Идеологические задачи, стоящие перед восстановленной в 403 году до н. э. афинской демократией
1. Каким–то понятным образом объяснить обидное поражение афинской демократии в Пелопоннесской войне.
2. Исторически оправдать, реабилитировать низы афинского демоса, свалив всю вину за трагические поражения на какие–то другие, враждебные силы. Причем, желательно не только внешние, но и внутренние, в том числе социальные… (И это вполне понятно: реваншизм всегда лучше всего строить на поиске внутреннего врага!)

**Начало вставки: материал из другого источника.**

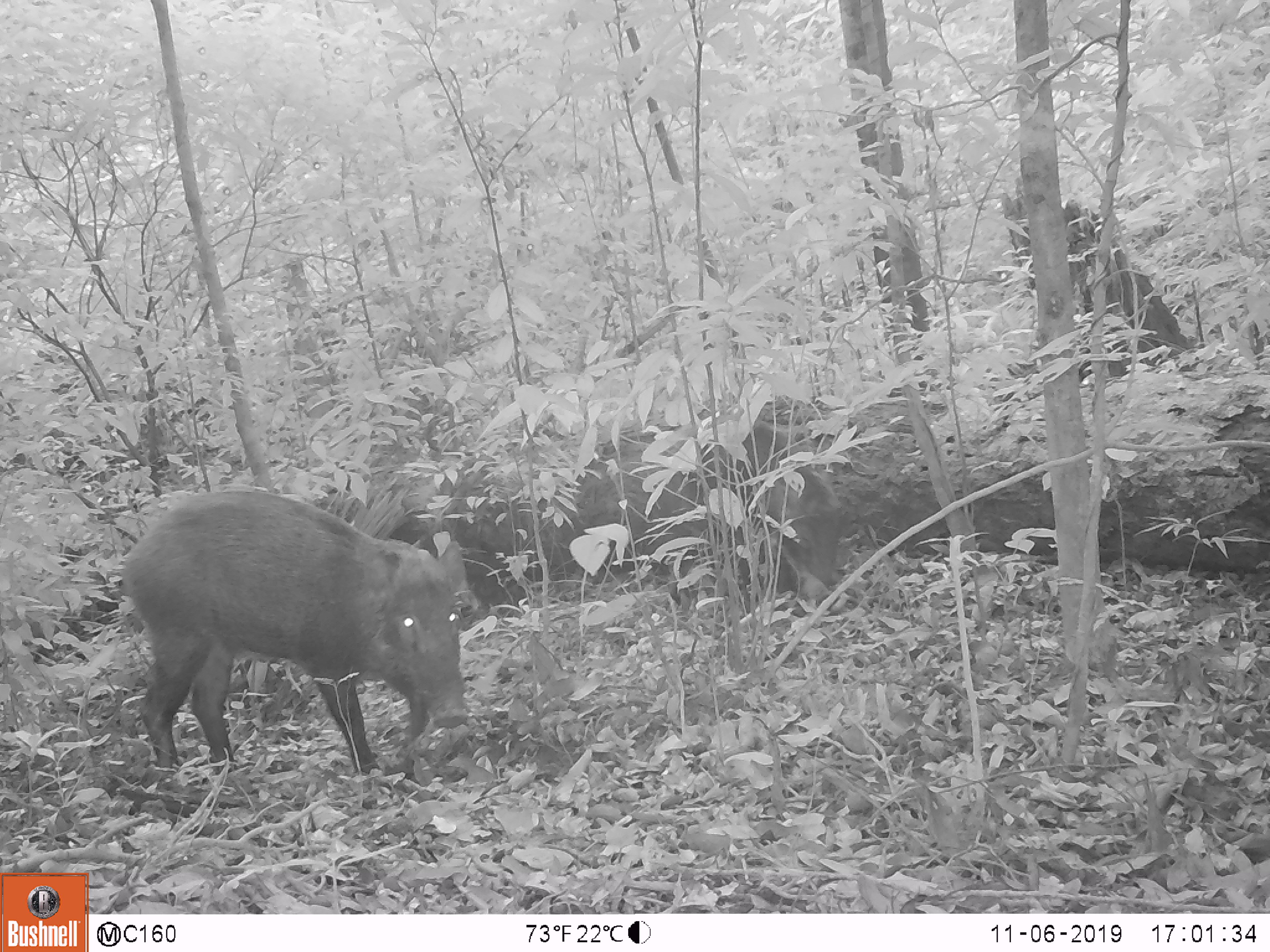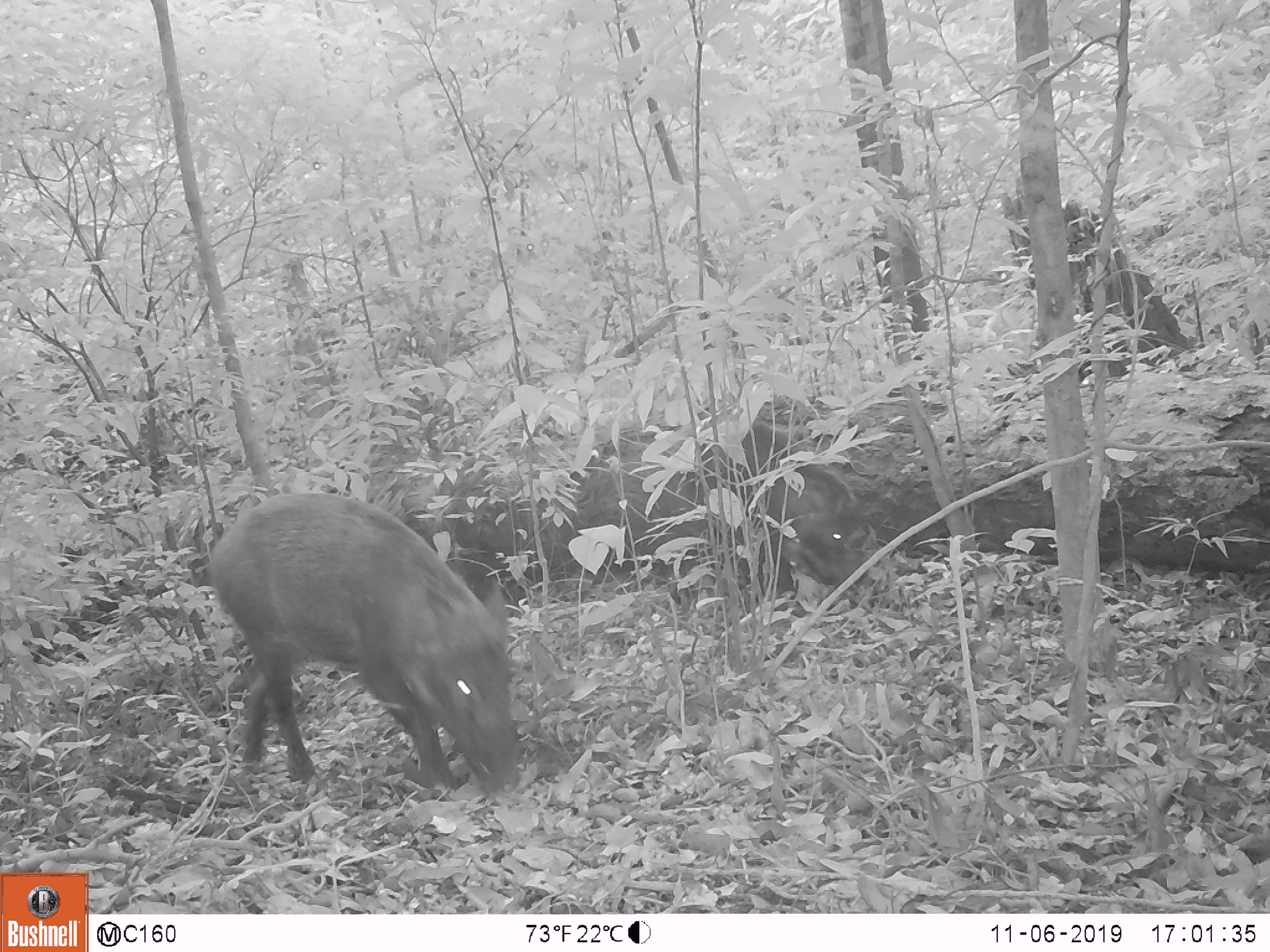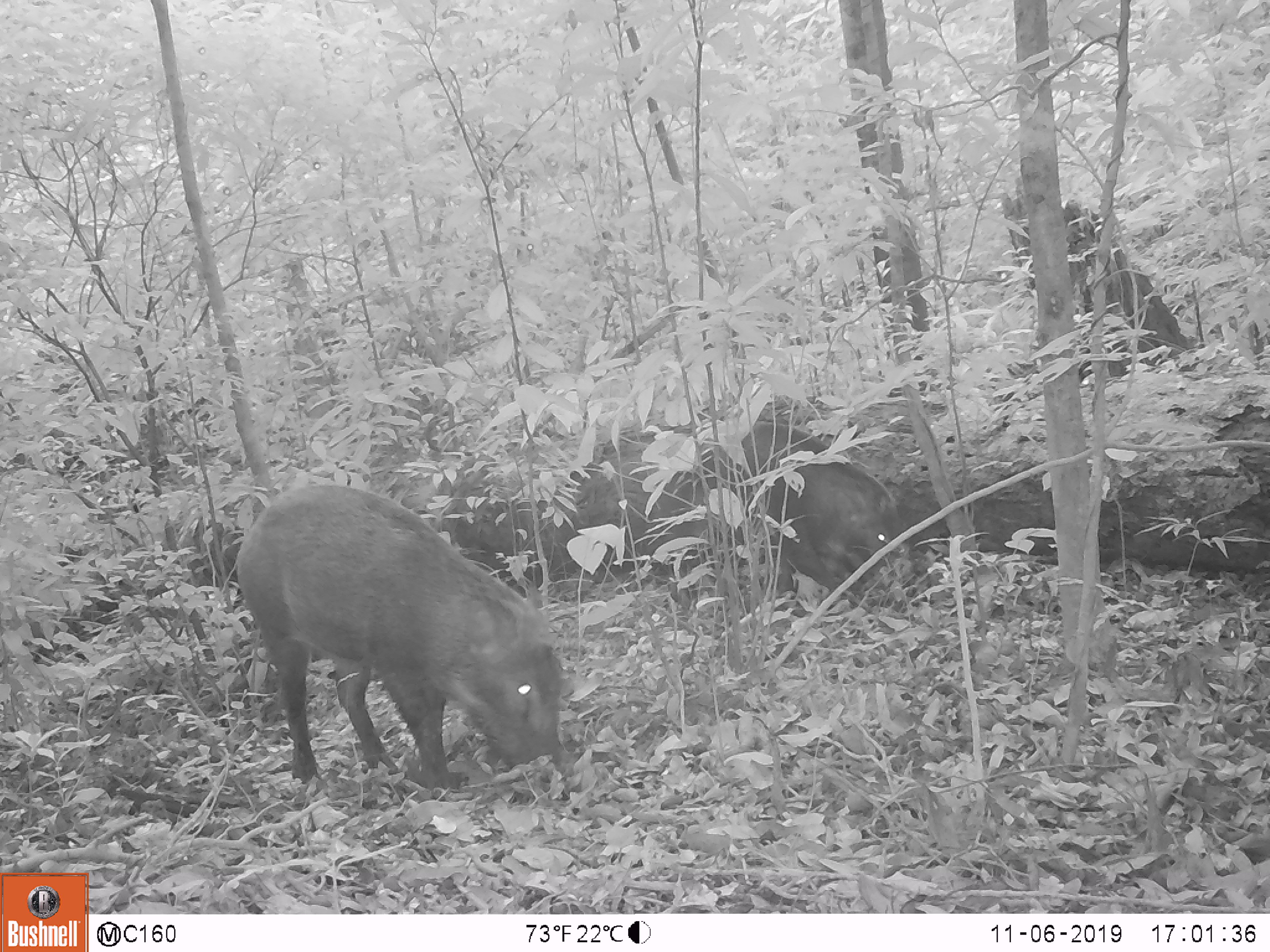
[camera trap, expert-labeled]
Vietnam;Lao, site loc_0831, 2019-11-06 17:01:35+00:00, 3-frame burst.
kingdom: Animalia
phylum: Chordata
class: Mammalia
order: Artiodactyla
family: Suidae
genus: Sus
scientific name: Sus scrofa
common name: eurasian wild pig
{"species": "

3. Исключить ту любую критику афинского государственного устройства, которая подрывала бы авторитет Афин у союзников по спешно воссоздаваемому Второму Афинскому морскому союзу и мешала возродить практику взимания с них того самого налога–фороса, на котором паразитировали тысячи представителей афинского демоса (платить налоги избираемым бобами афинским магистратам многие эллинские полисы очень не хотели) [36].
4. В целом поднять авторитет афинской демократии как системы, обеспечить ее гарантированное самосохранение и воспроизводство за счет «правильным образом» организованной системы обучения и идеологического воспитания молодежи, будущих бойцов полиса.
5. Таким образом, максимально «зачистить» внутреннее идеологическое пространство, чтобы в нем не оставалось бы сил, оппозиционых господствующему формально демократическому режиму, под которым на деле скрывался режим охлократии, социально–политического доминирования низов демоса, по сути пролетариата и полупролетариата.
Как можно заметить, все эти пункты имели самое прямое отношение к Сократу! А поскольку господствующим в этот момент времени в Афинах становится (отраженное в работах Платона, Ксенофонта и Аристофана) убеждение, что все случившиеся проблемы Афин были связаны с тем, что боги отвернулись от афинян, само их отвращение от Афин связано с тем, что многие граждане вели себя по отношению к богам неуважительно, а это неуважительное отношение являлось производным от вредной деятельности различных учителей мудрости (сбивающих молодежь с пути истинного) и классовых врагов (типа богатых и аристократичных юнцов Алкивиада, пародирующих религиозные Эвевскинские мистерии и разбивающие статуи бога Гермеса), иметь иллюзии, что ревнительский пыл охлоса и в этот раз обойдет Сократа стороной, уже не приходилось.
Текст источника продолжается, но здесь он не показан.